# How to escape an Anaconda? Let it eat you!



## AprilHobbs (Apr 7, 2006)

haha, have a read of these instructions when being attacked by an anaconda.. hahaha, just for laugh - this would really suck...
and notice at the END of the instructions it says... "9. Make sure you have your knife" - handy..
http://www.commonplacebook.com/humor/truestories/anaconda.shtm


----------



## Snow1369 (Apr 7, 2006)

yes just let it eat you i guess good advice!


----------



## AntaresiaLady (Apr 7, 2006)

Lovely. One slight problem. You'd more than likely be dead before you got anywhere near being swallowed!


----------



## BeardyBen (Apr 7, 2006)

what if it eats you head first :shock: :shock:


----------



## AprilHobbs (Apr 7, 2006)

it was funny coz it says" Dont try to out run the snake, it is faster than you", thats so scary... and if it decides its not sticking to these rules and eats you head first? lol.. you'd wish you tried to run and start cursing that website. lol :roll:


----------



## BeardyBen (Apr 7, 2006)

hehehehe maybe you should print the rules for the snake so if it starts anything outside the procedure you can pull em up about it and give it a good telling off .....bad anaconda bad anaconda!!!


----------



## I.Like.Stuff (Apr 7, 2006)

Shouldn't you check for your knife before you just lay down and let it eat you?


----------



## AprilHobbs (Apr 7, 2006)

UH HUH, thats what i was getting at.. "Let the anaconda eat you alive first.." ok done, now what..."OH and dont forget your knife in the first place!" aww


----------



## MrBredli (Apr 7, 2006)

Haha.. i'd like to see their manual on what to do if a Saltwater Crocodile attacks you :lol: 
Speaking of which, did anyone hear about the young boy who was 'attacked' by a Freshwater Croc today?


----------



## AprilHobbs (Apr 7, 2006)

not me...?


----------



## MrBredli (Apr 7, 2006)

http://www.news.com.au/story/0,10117,18739699-17001,00.html


----------



## Rennie (Apr 7, 2006)

"We have got various houses just north of the Katherine River that are inundated basically to the level of their roof line, which is of concern to those residents," police superintendent James O'Brien said.

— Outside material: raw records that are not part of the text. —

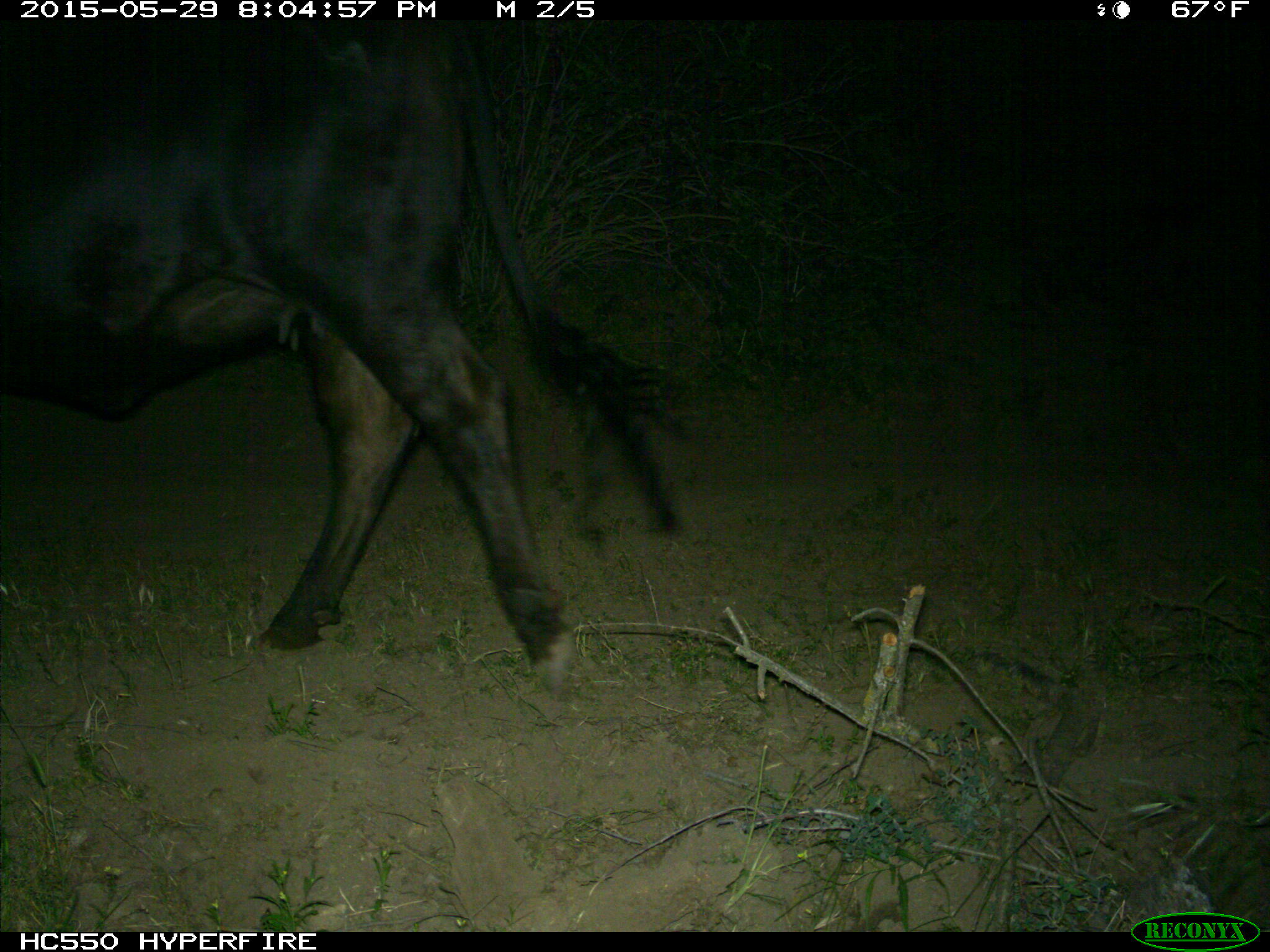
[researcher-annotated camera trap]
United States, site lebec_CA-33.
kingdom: Animalia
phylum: Chordata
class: Mammalia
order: Artiodactyla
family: Bovidae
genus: Bos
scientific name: Bos taurus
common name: domestic cow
Bos taurus (domestic cow).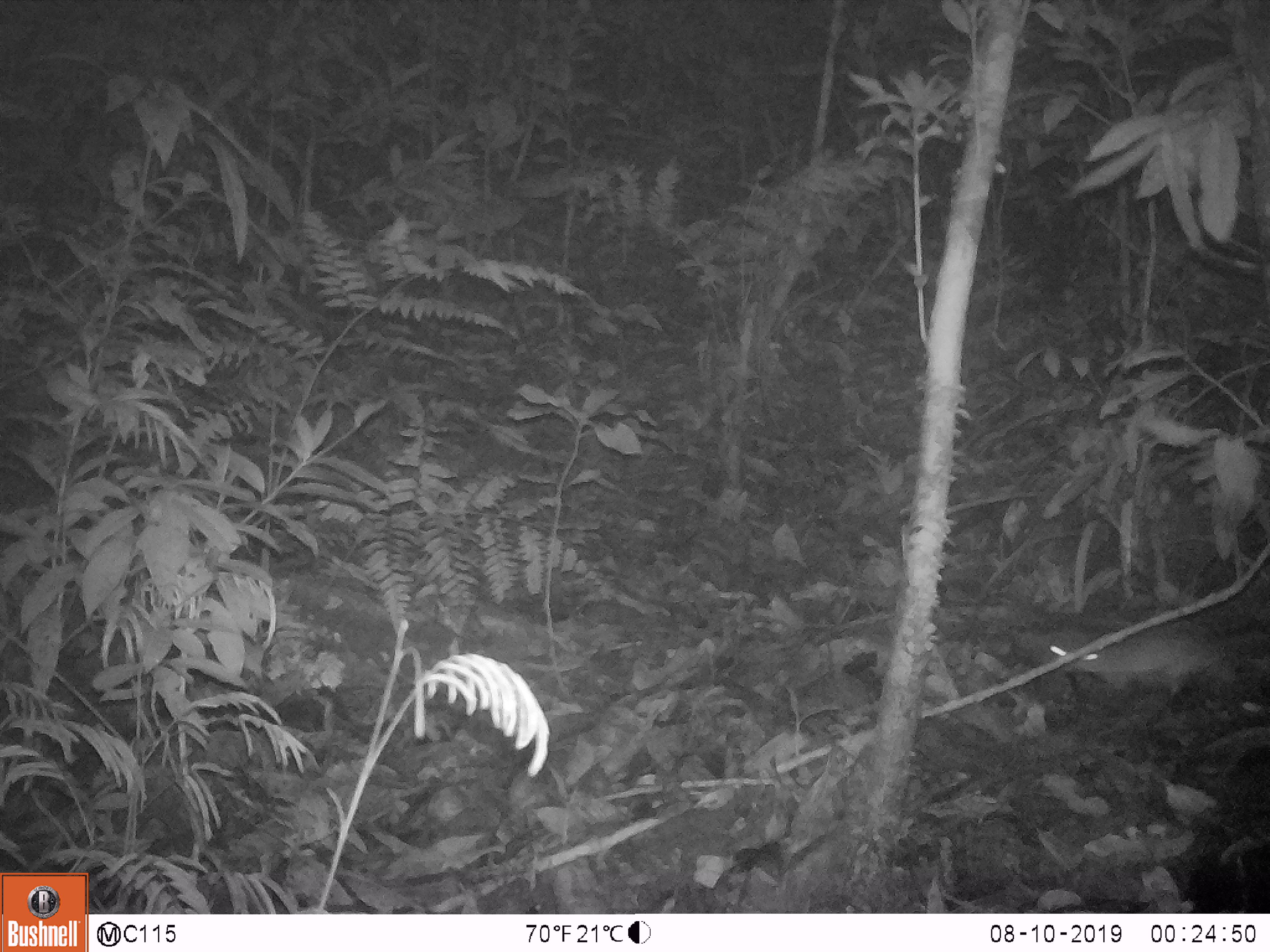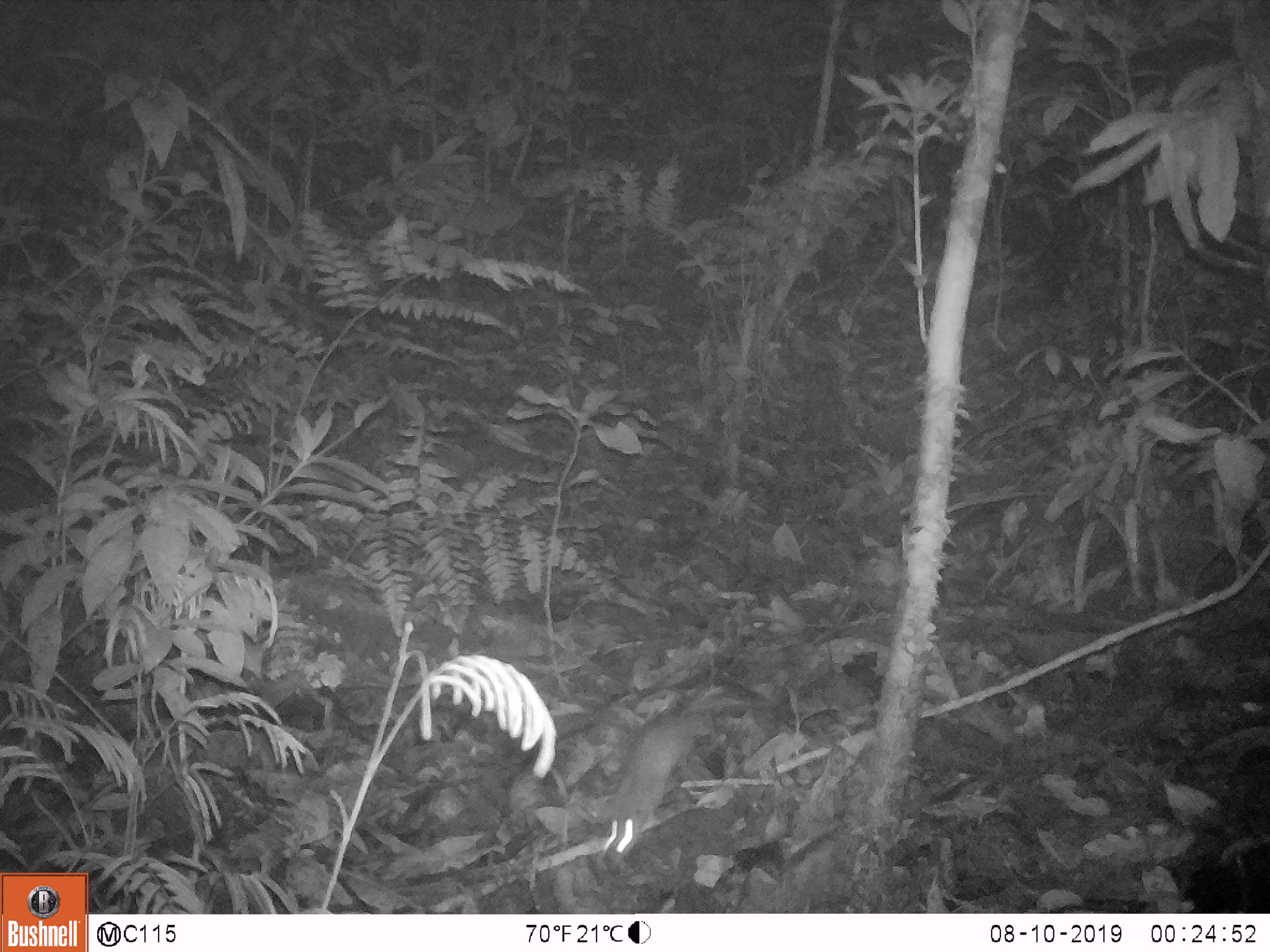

Yeah, I think I'd be a little concerned too


----------



## Magpie (Apr 7, 2006)

Did you all miss the bit where it says "humor"?


----------



## cris (Apr 7, 2006)

:lol: saw that kid on the news must have been a really small croc, just jumped out and attacked his shoulder as those vicious small freshwater crocs always do :roll:


----------



## AprilHobbs (Apr 7, 2006)

i also heard some sort of shark was swimming through the flood water of cyclone larry in innisfail when it was going on.. do you think this is true? apparently residents sitting on their roof saw it swim passed - seems a bit surreal


----------



## MrBredli (Apr 7, 2006)

Yeah, i heard that aswell, and heaps of snakes were out and about - all very believable to me.


----------



## AprilHobbs (Apr 7, 2006)

yer, i believe the snakes. they would have been fleeing! can only imagine the shock seeing a shark swim down the street. wow


----------



## Magpie (Apr 7, 2006)

The shark was no where near innisfail, it was over on the gulf.


----------



## AprilHobbs (Apr 7, 2006)

ohh ok, thanks for clearing that up magpie - like i said i only heard, only the grapevine. know anything more on it?


----------



## moosenoose (Apr 7, 2006)

I can see it now, oxygen is running low and you're trying to cut your way out using the Swiss army knife spoon :lol:


----------



## scotchbo (Apr 15, 2006)

i dont recon there would be a shark swimmin threw the town as they would be scared of by all the debree floating threw the town


----------



## Fuscus (Apr 15, 2006)

AprilHobbs said:


> i also heard some sort of shark was swimming through the flood water of cyclone larry in innisfail when it was going on.. do you think this is true? apparently residents sitting on their roof saw it swim passed - seems a bit surreal


 Any shark swimming down innisfail would be disorentated and groggy. Any queenslanders who had to sit on a roof for a few hours would take a few bottles of bundy. They too, would be disorentated and groggy


----------



## Kersten (Apr 15, 2006)

> Any queenslanders who had to sit on a roof for a few hours would take a few bottles of bundy



I resemble that remark :shock: :lol:


----------



## wokka (Apr 15, 2006)

sounds like the old bundy shark to me. warning. dont consume bundy before being eaten by anaconda as it might prevent correct opperation of knife.


----------